The key to securing fair compensation is to approach the discussions prepared and with adequate supporting evidence. Picture: Freepik

The key to securing fair compensation is to approach the discussions prepared and with adequate supporting evidence. Picture: Freepik

Published Nov 20, 2023


Salary talk in the workplace makes for a contentious and uncomfortable topic.

With the age-old taboo of keeping your earnings to yourself, revealing your salary to co-workers is a relatively new concept.

This transparency has been spearheaded by millennials and Gen Z who are more open about such matters. Getting a new job can be a good place to negotiate for oneself.

An employment offer from a possible new company sparks enthusiasm and aspirations for the future.

But it also brings up the reality of the tough stage in talks and the topic of compensation and perks tied to the employment contract.

Some employers in South Africa still require prospective new workers to verify their former compensation before making a specific offer.

This provides a hurdle for those who would like to bargain based on the value they bring rather than their historical remuneration.

“After having gone through the job search, application, short-listing, interview, and assessment process, it can feel that your job is done. But if not handled correctly, things can still go awry during the package negotiations if not handled diplomatically,” warns Africa MD at Jack Hammer, Advaita Naidoo.

These talks can be difficult because the applicant will prefer to negotiate pay in line with what they feel they are worth.

On the other hand, companies would prefer to control their expenses and risks whenever feasible.

According to Naidoo, there are several reasons why employees may be earning a salary that does not reflect the value they provide to a business.

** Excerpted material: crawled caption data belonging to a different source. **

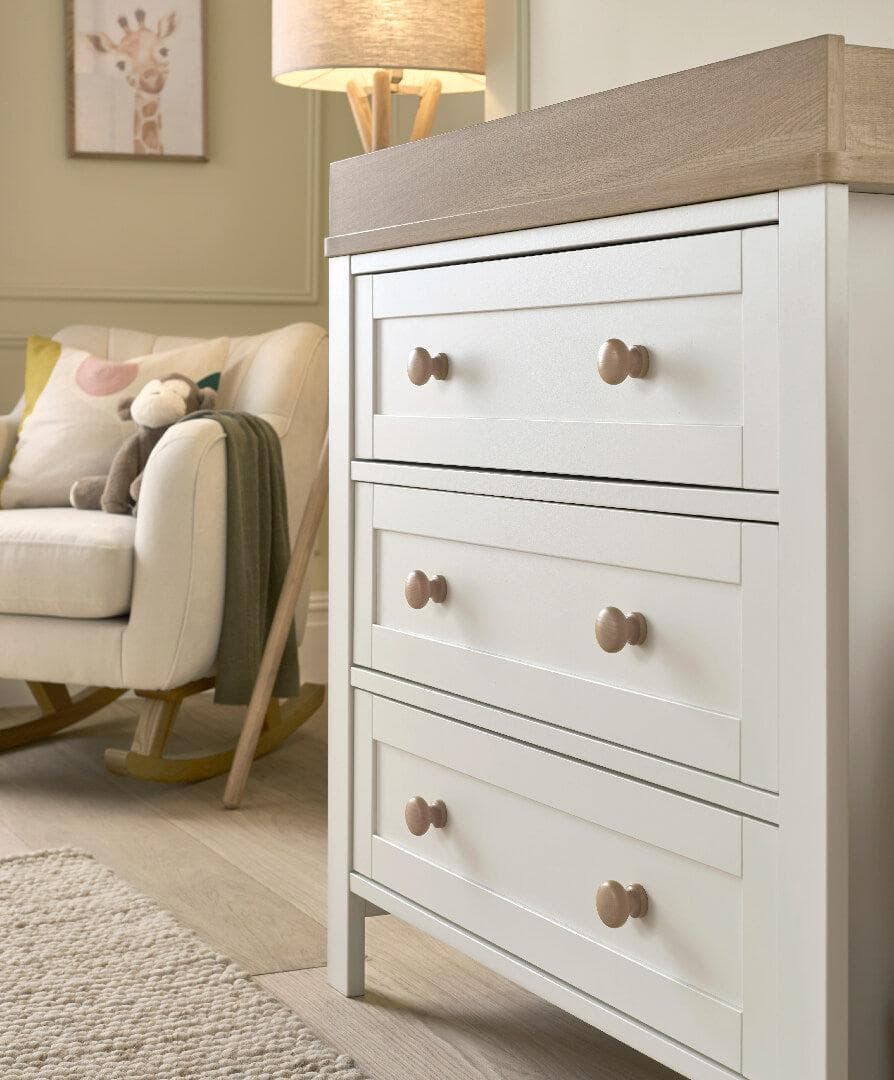 Mamas & Papas Wedmore Nursery Dresser Changer - White/Natural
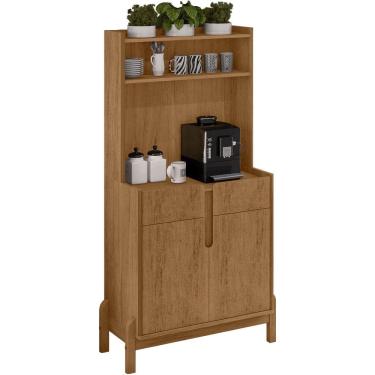 Imagem de Aparador Cantinho Cafe 50525 2 Portas 81cm Cedro DCASA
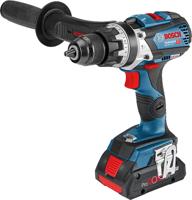 Bosch Blauw gsb 18v-110 c professional | accuschroef klopboormachine | 2x 18v procore 4.0ah li-ion in l-boxx - 06019g030b - thumbnail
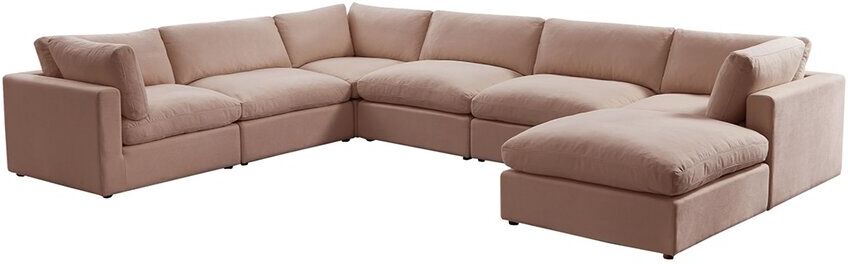 Shabby Chic Yasmin Modular U-Sofa Chaise Sectional Pink NoSize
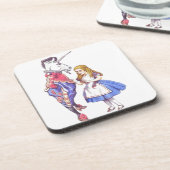 Six Alice dans des dessous de verre du pays des (Côté gauche)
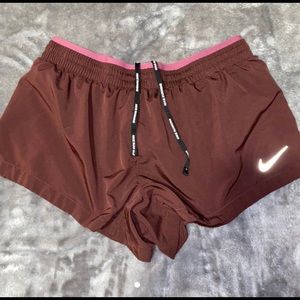 NIKE Women’s Maroon Running Shorts with Pocket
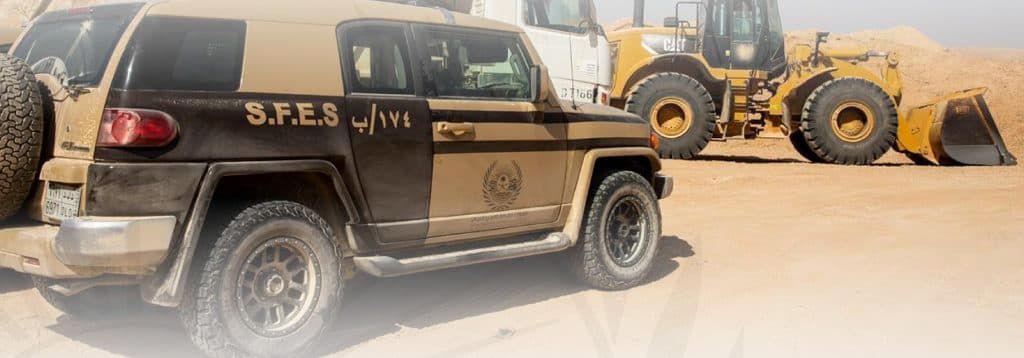 الأمن البيئي يضبط نقل الرمال وتجريف الأرض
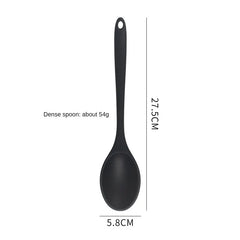 1/3-Piece Silicone Cooking Spoon Set - Heat-Resistant, Large Slotted & Solid Spoons for Non-Stick Cookware, Mixing & Filling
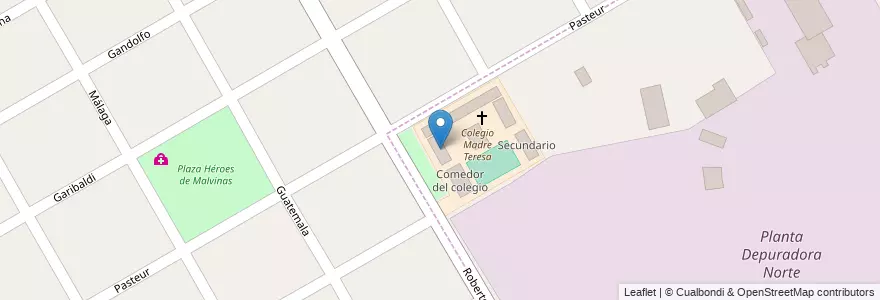 Mapa de ubicacion de Preescolar en Argentinië, Buenos Aires, Partido De San Fernando, Victoria.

For example, the employee may have received just inflation-linked raises for many years, raises may have been placed on hold in the past owing to company performance, or someone may have been subjected to pay disparities based on racial or gender bias.

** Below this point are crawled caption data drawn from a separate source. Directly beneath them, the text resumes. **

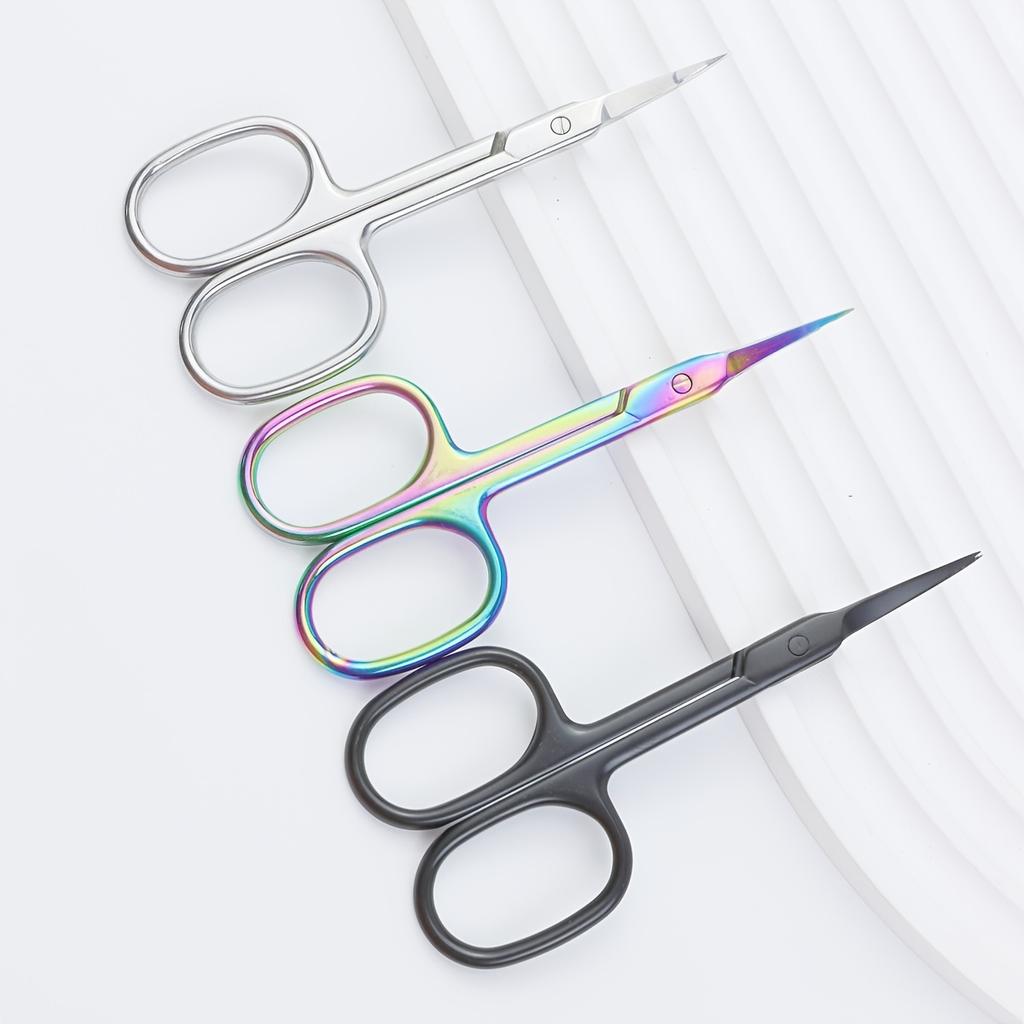 Professional Stainless Steel Cuticle Scissors & Beauty Scissors Nail Cuticle Trimmer Cuticle Cutter1pc Pointed Curved Blade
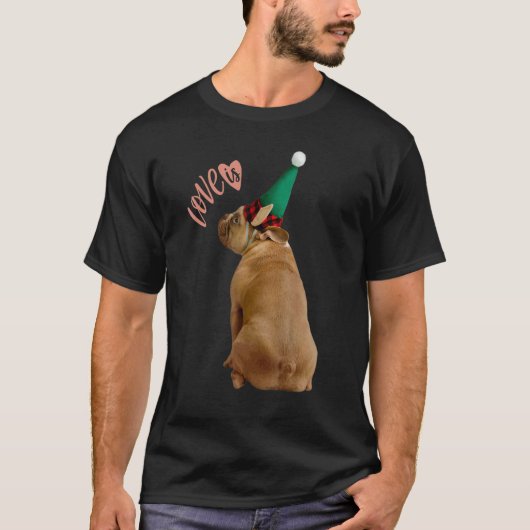 Liebe Französische Bulldogge Frenchie Mutter Vater T-Shirt (Vorderseite)
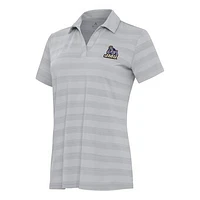 Women's Antigua Gray James Madison Dukes Tunnel Polo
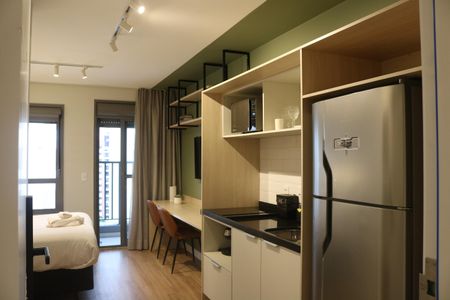 Cozinha de kitnet/studio à venda com 1 quarto, 21m² em Perdizes, São Paulo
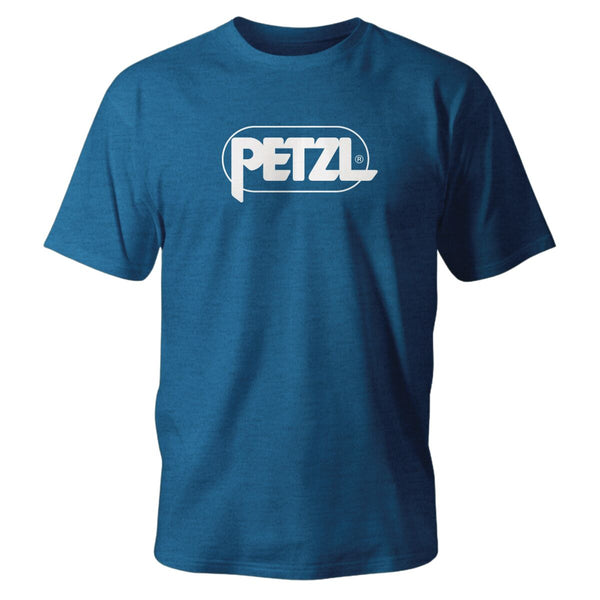 Black Petzl Adam T-shirt with logo design.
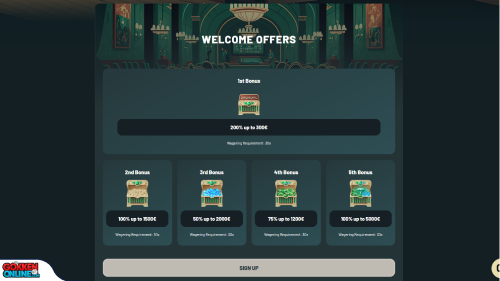 Palm Casino bonus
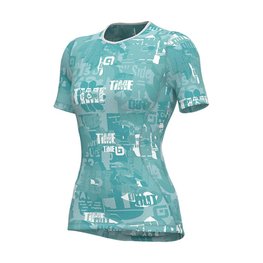 ALÉ Tricou de ciclism cu mânecă scurtă - BREAK LADY - albastru deschis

“For those being offered a new position who believe that they should not merely be receiving an incremental raise based on their previous remuneration, but rather an offer that is in line with the value they bring and what the company is willing and able to pay, this can present an uncomfortable situation,” she says.

Naidoo went on to say that the key to securing a fair conclusion is to approach the discussions prepared and with adequate supporting evidence.

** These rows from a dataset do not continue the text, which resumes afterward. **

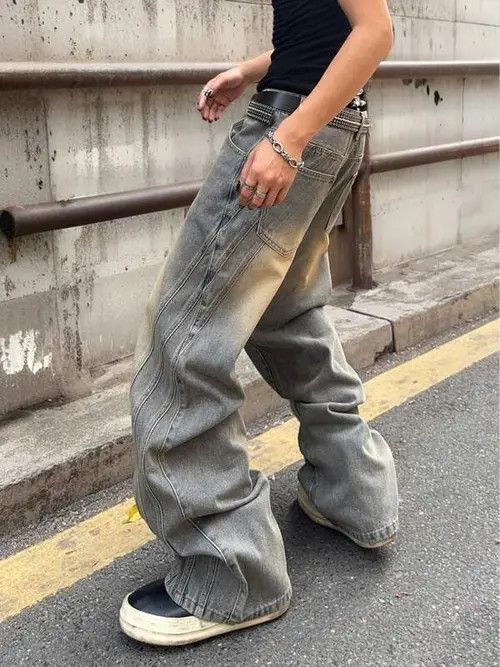 Jean × Vintage Washed Y2k Denim Jeans Skate fit Baggy Size US 30 / EU 46 - 1 Thumbnail
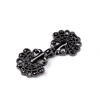 zapiecie dekoracyjne metalowe haftka do odziezy 18x39mm czarne do swetrow bluzek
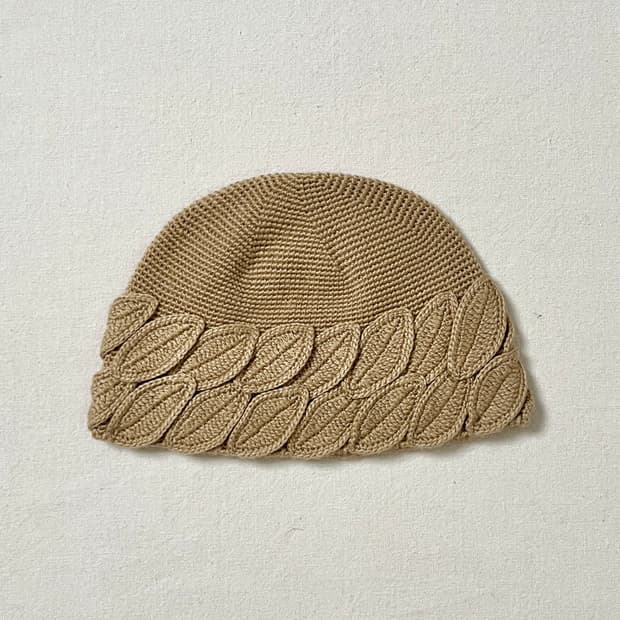 비비안웨스트우드 리프 니트 햇  vivien westwood 세일러햇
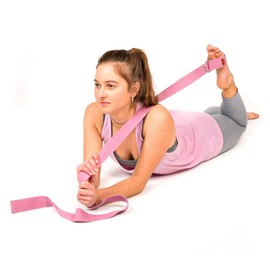 OLIVER Yoga Strap 250 cm Orchid Cotton Yoga Accessories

“A candidate must do their homework to determine firstly what the range of a market-related salary would be and secondly, where in that range they will fall. This information can be hard to obtain, but some resources do exist, such as industry-related salary surveys and benchmarking.

“Candidates should match current industry compensation to their own experience, skills, and track record, and then also align that to the stage of maturity, size of company, industry, location, current financial position, and growth prospects. All of these variables play a role in determining what ‘fair’ entails.”

When prepared with the necessary facts and data, justifying one's package expectations becomes a less stressful affair.

Naidoo advises candidates to have a strong grasp of their present salary package and structure before entering into offer talks, to avoid unwittingly underbidding oneself.